Given the department’s record in the Wooten case, tragic police misconduct cases have predictably occurred. Thus, the State has paid large liability sums in the contemporaneous cases of an officer who was promoted after a jury found him guilty of torturing a suspect with his Taser, another with a prior record of undisciplined violence who remained unpunished even after wrongfully killing a disabled suspect deemed unthreatening by his partner, and yet another who committed five rapes after the department failed to investigate harassment complaints of one of his victims.
Further, the indefensible double standard protection given Wooten for conduct “nearly certain” to trigger criminal prosecutions against members of the public apparently remains the department’s norm. Recently asked how he handled Trooper hunting violations like Wooten’s, the Director of the Wildlife Troopers Division said: “[M]ore often than not it goes into what we call an administrative inquiry, and that’s how the discipline is handled.”
Even more revealing and damning has been former Commissioner Monegan’s definition of the Palin family complaints as acts of harassment against Wooten, and his stated belief that his primary obligation in handling the case was to protect departmental morale. He said: “My job was to provide passion and support to 900 people – almost 900 people – in the Department of Public Safety, and one of them – who included Trooper Wooten – he was an irritant to her [Governor Palin].” The statement alone justifies Monegan’s dismissal – both for its clear indifference to the department’s management failings and its even less defensible failure to understand that Alaska’s good police officers do not feel “support[ed]” by widespread tolerance to the rogue conduct of officers like Wooten.
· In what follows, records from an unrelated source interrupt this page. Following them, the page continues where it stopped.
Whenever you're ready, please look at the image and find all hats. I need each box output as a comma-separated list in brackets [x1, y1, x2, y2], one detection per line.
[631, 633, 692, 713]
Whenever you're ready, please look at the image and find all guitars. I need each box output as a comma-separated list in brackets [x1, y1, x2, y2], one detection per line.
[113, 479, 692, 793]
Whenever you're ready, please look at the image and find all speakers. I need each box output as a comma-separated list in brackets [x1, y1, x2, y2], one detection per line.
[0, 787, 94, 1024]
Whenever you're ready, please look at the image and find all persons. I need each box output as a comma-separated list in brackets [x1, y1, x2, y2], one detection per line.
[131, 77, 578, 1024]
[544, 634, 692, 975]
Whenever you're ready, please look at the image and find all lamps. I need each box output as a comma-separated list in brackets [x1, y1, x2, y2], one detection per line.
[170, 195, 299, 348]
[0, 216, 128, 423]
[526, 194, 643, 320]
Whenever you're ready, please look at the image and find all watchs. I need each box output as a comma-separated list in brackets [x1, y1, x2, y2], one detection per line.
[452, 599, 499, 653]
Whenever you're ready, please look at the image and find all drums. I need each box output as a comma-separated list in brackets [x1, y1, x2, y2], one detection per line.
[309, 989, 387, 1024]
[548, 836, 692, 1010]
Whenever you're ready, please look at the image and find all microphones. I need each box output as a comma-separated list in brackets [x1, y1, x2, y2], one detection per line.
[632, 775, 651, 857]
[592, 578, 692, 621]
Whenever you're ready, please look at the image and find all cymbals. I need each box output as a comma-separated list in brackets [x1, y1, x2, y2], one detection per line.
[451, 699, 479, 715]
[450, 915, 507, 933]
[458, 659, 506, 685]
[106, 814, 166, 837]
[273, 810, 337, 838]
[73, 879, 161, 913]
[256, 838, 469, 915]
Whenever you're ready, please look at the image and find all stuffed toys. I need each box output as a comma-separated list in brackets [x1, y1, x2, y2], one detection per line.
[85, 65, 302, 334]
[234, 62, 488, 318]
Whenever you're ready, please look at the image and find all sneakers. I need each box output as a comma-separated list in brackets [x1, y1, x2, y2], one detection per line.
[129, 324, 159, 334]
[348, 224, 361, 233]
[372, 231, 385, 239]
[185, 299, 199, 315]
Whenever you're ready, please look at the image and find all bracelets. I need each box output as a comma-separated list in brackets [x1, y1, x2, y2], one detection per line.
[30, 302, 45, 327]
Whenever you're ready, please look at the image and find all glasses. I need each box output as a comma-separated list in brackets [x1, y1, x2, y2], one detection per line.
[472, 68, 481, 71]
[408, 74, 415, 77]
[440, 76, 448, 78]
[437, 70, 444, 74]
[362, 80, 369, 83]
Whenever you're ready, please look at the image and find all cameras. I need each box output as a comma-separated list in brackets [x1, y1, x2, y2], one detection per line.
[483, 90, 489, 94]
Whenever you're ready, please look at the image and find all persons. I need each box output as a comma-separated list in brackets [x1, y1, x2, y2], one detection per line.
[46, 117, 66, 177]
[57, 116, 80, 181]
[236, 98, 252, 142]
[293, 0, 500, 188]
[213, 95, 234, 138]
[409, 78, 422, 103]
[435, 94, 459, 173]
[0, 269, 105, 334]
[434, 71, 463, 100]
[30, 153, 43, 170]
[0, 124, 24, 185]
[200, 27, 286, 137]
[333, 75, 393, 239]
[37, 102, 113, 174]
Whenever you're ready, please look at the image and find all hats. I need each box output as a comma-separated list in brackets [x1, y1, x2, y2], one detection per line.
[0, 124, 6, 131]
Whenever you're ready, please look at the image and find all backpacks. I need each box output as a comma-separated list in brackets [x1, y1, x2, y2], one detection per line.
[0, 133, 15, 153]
The recently issued Alaska Legislative Council report is yet another whitewash by State officials and further evidence of the State’s continuing refusal to acknowledge the need for structural reform of its police agencies and the performance of their managers. Remarkably, the report found that Governor Palin’s had grounds to fire Commissioner Monegan for reasons other than his refusal to dismiss Wooten, and further found that her action towards Monegan “was a proper and lawful exercise of her constitutional and statutory authority to hire and fire executive branch department heads.” Nonetheless, the report made the Catch 22 finding that the Governor had “violat[ed her] … public trust” because her involvement in the Wooten case was an “effort to benefit a personal … interest through official action.” The report’s finding is thus that Governor Palin should not have taken admittedly proper action against a police administrator who failed to reform a department that, among other things, excused officers for conduct that caused “certain” criminal prosecutions to be brought when committed by civilians. Its further finding is that Governor had no right to exercise her critical constitutional responsibility to manage the State’s law enforcement agencies because her knowledge of the need for reform was as least partially based on failings involving an officer who, among other things, had threatened her father’s life.
Wooten’s conduct clearly merited his dismissal, and his case is among the most poorly handled disciplinary matters I have ever encountered. Contrary to the Legislative Council report, Wooten and Monegan hardly merit immunity because their inexcusable conduct partially related to Governor Palin’s family. In fact, the Governor’s opposition to Alaska’s police misconduct and her efforts to deal with the State’s “good old boy” police culture greatly served its citizens — and its honorable police officers.
Edward Mamet is a retired New York City Police Captain and a police practices consultant.